The labor data weren’t with out caveats. The largest payroll declines have been concentrated in a handful of areas, together with well being care, the place the report flagged strike exercise, together with info, and the federal authorities.

That raised the likelihood that a part of the weak point mirrored momentary distortions relatively than a broad collapse in hiring.

Still, buyers are unlikely to attend for good readability. Heather Long, chief economist at Navy Federal, said the US economic system has misplaced jobs since April 2025.

She stated complete job good points from May 2025 to February 2026 at the moment are -19,000, and that corporations will not be hiring amid headwinds and uncertainty, with even well being care starting to gradual.

For Bitcoin, the subsequent leg now relies upon on whether or not the labor shock proves momentary or turns into the beginning of a broader slowdown.

Much of that debate will flip on the subsequent inflation print and the Fed’s response. US CPI for February 2026, due March 11, might be central to the query of whether or not inflation is easing quick sufficient to offset labor-market weak point.

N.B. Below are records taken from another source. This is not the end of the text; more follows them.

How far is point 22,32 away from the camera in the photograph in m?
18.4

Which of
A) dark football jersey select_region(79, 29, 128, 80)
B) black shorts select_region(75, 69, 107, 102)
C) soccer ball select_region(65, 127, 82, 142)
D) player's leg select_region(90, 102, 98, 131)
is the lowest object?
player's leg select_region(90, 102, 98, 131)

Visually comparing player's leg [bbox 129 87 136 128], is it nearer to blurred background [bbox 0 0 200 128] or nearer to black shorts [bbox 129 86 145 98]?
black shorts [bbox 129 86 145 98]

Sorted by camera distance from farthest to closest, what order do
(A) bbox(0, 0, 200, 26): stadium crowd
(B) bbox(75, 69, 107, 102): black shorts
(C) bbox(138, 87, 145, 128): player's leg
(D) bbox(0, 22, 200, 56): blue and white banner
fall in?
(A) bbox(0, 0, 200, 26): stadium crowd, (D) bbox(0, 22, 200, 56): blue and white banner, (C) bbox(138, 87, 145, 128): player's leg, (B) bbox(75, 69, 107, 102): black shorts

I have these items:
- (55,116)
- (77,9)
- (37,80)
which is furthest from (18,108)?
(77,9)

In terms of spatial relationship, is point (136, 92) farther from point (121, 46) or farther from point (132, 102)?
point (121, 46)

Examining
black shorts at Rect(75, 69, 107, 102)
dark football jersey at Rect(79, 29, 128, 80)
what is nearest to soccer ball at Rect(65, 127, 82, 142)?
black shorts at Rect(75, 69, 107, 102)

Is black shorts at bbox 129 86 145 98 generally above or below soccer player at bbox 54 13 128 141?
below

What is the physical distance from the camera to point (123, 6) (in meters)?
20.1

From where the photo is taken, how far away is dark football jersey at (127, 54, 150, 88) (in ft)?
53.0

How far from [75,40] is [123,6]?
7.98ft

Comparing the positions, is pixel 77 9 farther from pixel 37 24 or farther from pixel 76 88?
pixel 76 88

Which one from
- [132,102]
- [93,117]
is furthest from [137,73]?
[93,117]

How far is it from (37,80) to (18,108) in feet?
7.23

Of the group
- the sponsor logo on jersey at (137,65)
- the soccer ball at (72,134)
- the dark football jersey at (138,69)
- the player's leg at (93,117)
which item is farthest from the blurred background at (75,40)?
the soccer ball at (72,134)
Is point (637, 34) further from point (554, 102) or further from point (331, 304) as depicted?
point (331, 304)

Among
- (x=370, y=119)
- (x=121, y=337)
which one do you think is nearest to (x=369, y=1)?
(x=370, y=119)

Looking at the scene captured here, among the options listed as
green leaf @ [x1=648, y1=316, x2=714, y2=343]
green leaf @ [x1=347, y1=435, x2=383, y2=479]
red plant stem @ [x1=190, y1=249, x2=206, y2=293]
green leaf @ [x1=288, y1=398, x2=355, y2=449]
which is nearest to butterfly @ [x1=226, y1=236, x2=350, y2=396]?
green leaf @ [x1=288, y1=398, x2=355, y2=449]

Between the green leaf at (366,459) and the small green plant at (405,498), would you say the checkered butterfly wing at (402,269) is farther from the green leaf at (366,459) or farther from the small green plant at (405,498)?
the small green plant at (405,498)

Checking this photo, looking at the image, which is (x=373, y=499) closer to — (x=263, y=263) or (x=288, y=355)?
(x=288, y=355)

The March 17-18 Federal Open Market Committee (FOMC) meeting will then form how buyers interpret the jobs report, both as noise or as the beginning of a extra significant deterioration.

After that, the subsequent jobs report on April 3 will serve as a affirmation check.

For now, the message from this weekend’s sell-off was clear. Bitcoin’s drop beneath $70,000 displays broader macro forces: slowing progress, persistent wage stress, greater oil costs, and a market that also treats Bitcoin as one of many first liquid belongings to promote when uncertainty rises.

The put up Bitcoin traders focus on $61k as oil surges past $115 and weak jobs data rattle markets appeared first on CryptoSlate.